Extracted data entries:
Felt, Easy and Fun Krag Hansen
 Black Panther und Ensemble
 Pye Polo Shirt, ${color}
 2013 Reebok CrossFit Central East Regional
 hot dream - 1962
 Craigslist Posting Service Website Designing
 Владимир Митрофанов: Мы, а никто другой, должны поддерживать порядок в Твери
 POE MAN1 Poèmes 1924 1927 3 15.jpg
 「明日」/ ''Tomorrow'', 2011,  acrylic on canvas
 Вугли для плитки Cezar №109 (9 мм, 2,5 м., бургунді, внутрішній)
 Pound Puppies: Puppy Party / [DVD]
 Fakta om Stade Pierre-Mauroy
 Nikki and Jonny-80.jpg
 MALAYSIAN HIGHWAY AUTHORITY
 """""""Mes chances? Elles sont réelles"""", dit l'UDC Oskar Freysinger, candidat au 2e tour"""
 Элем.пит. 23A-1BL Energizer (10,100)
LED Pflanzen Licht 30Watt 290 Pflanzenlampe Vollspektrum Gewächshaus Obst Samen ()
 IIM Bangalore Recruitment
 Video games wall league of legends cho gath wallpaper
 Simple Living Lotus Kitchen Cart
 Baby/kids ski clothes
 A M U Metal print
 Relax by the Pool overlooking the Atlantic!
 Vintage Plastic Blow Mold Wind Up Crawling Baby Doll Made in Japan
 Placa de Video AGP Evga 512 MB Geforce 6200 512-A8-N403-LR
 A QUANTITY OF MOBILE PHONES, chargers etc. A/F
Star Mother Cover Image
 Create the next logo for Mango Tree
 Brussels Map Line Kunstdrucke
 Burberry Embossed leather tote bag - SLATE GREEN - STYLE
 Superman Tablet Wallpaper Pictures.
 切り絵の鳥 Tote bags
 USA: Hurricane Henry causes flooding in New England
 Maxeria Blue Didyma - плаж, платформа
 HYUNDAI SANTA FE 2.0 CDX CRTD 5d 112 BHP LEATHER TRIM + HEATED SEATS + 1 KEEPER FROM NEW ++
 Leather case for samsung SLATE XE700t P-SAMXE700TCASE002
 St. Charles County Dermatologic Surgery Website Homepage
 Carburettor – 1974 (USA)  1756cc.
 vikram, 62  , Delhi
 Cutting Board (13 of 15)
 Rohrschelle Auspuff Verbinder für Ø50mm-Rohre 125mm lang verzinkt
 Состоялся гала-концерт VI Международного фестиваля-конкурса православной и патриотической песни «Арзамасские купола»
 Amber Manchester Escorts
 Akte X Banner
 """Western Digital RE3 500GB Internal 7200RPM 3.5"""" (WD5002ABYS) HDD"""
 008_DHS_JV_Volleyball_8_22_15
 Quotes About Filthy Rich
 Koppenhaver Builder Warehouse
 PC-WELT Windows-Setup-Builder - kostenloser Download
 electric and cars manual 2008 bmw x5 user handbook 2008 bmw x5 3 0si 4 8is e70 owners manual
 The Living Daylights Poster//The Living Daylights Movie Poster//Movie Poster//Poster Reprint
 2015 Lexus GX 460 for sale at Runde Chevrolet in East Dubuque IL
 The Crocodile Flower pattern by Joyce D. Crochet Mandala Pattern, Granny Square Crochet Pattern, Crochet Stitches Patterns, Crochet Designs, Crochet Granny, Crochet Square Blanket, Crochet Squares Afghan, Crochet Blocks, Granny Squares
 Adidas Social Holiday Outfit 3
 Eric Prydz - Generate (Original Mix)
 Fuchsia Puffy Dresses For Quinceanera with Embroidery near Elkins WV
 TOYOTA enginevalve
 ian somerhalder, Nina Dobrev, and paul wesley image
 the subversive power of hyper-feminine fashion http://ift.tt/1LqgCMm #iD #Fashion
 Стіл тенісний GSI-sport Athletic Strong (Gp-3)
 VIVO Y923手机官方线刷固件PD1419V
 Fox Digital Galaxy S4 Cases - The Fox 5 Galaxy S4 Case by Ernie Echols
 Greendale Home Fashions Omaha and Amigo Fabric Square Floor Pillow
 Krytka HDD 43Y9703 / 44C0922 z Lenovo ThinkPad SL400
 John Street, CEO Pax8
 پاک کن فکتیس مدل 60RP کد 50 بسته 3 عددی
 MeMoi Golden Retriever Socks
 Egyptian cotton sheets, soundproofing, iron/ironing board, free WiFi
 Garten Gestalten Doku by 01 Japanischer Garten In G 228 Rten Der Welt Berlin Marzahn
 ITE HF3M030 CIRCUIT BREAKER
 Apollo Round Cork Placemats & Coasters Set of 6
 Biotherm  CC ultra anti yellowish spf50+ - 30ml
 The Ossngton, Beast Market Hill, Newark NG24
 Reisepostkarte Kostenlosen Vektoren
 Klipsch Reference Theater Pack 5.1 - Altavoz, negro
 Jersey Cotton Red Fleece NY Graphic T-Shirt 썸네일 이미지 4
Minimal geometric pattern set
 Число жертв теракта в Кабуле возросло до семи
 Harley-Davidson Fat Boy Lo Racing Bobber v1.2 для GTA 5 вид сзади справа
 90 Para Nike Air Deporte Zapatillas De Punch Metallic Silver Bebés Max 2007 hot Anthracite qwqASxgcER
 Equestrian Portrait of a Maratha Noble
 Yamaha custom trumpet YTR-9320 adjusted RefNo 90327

Work item: If a line in the records above contains the word "Video", copy it.

The answer:
 Video games wall league of legends cho gath wallpaper
 Placa de Video AGP Evga 512 MB Geforce 6200 512-A8-N403-LR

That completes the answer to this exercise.